Even the word coming out of his mouth gave me those butterflies again. I shifted nervously in my seat as Ben smiled at me. I gave him a haughty look and said, “Just so you are aware. I’m not sleeping with you.”
He gave me an amused look. “You’re not?”
“No. I just met you, for heaven’s sake.”
He laughed, his fork in the air, mid-bite. “I know that, Annabelle. I told you: Iknowyou.” He shrugged. “But if you’ll come home with me—just to talk”—he put his hands up as if surrendering—“I promise I won’t put any of my irresistible moves on you.”
He wiggled his eyebrows, and we both burst out laughing.

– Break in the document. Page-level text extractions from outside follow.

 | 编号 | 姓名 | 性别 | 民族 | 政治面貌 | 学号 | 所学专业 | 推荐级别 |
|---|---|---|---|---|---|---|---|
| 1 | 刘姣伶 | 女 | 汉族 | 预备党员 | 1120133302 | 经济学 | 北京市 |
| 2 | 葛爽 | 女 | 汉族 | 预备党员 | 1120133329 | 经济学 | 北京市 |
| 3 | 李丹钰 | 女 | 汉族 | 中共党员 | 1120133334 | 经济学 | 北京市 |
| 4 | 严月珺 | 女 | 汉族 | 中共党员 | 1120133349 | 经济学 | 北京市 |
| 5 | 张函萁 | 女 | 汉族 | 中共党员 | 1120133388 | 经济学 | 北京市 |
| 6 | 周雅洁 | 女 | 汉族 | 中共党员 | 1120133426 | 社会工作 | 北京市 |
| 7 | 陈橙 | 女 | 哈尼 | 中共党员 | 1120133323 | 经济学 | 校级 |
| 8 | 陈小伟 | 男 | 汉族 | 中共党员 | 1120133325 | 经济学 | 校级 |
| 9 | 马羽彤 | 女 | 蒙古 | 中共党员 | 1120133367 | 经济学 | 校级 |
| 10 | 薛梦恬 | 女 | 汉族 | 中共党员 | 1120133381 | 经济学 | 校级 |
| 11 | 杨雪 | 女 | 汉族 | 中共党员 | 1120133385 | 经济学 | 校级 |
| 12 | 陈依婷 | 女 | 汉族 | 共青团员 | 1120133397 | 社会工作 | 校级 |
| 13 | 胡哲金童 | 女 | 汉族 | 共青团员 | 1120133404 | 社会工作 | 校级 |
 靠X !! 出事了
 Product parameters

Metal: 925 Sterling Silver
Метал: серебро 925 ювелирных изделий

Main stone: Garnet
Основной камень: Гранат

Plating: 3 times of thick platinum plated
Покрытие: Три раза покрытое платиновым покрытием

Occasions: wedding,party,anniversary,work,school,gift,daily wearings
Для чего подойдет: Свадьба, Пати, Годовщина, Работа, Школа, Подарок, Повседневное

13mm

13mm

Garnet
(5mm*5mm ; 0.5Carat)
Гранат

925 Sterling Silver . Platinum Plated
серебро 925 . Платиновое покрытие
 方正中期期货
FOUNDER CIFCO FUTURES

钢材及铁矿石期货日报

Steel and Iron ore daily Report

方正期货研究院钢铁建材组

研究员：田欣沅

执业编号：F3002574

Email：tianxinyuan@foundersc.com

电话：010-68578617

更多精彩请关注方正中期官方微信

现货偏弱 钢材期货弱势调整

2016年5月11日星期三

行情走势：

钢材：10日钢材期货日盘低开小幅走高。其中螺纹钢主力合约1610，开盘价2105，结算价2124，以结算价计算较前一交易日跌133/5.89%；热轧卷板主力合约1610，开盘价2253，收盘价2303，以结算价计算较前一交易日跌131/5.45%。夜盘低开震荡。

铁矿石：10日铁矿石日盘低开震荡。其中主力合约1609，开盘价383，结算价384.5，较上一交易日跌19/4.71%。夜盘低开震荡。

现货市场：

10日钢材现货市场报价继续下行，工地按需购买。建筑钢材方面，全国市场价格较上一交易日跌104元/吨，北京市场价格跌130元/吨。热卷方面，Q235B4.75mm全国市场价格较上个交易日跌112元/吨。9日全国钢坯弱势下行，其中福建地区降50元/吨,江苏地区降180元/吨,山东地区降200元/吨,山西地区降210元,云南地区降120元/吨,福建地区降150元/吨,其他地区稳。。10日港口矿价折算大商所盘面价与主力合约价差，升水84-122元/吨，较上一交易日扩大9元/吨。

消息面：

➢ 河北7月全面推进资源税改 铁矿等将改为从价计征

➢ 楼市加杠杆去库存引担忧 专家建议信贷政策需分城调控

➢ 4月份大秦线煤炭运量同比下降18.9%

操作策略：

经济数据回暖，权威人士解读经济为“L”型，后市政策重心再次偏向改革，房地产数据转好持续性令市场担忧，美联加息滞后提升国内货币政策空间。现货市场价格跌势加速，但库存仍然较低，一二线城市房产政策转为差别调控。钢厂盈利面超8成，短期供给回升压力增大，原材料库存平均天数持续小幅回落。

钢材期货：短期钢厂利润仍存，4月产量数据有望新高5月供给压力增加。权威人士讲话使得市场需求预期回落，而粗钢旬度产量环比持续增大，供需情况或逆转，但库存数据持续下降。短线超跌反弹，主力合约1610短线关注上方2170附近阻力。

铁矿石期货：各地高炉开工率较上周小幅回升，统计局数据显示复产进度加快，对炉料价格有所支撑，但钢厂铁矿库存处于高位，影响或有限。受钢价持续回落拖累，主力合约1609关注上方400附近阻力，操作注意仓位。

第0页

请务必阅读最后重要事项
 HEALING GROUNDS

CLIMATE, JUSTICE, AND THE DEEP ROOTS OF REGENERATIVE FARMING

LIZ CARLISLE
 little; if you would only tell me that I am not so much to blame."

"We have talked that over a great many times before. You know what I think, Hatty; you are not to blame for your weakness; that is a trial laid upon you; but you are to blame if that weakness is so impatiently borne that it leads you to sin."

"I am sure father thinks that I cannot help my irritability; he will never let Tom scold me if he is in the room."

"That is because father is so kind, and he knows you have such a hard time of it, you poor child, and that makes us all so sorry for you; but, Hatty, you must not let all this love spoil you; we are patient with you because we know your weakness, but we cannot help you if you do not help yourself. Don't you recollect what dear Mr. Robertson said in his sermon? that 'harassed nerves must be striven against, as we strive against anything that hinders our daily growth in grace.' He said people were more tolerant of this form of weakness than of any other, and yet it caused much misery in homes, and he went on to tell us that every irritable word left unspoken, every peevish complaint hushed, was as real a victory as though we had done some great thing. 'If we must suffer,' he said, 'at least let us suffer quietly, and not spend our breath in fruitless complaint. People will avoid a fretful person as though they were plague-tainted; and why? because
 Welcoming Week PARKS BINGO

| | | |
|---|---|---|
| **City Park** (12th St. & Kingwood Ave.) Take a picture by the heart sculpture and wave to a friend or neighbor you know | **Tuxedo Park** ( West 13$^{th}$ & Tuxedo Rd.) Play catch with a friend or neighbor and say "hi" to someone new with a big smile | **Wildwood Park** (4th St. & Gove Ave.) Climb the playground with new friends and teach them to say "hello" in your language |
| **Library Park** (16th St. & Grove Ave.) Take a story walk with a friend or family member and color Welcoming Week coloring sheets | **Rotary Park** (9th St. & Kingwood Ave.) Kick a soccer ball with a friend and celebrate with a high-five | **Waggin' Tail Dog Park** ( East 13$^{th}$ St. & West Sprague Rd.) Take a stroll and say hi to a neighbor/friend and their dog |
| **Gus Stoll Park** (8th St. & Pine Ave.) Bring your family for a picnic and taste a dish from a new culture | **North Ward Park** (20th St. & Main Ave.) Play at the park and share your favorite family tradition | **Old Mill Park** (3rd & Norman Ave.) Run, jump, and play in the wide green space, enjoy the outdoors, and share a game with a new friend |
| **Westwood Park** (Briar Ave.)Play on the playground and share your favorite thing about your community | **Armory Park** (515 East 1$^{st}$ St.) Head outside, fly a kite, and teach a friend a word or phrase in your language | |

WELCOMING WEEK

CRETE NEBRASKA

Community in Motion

Watching the sun rise usually made me feel sick, gave me that panicked feeling that it was day again and I had yet to go to sleep. But, watching it rise out of Ben’s bedroom window the next morning, after a night of talking until my throat was scratchy, my head resting heavily on his now contentedly beating heart, it made me feel unbelievably happy, as though the sun was rising on the first day of the rest of my life. I knew that, as improbable as it seemed, I had found my missing half in a bar, onstage, singing me love songs. Anyone over the age of twenty-two would have known for sure that a devilishly sexy, slightly dangerous musician would choose a new victim after every gig. But I knew when he looked at me that he saw the same thing I did when I looked at him: fire.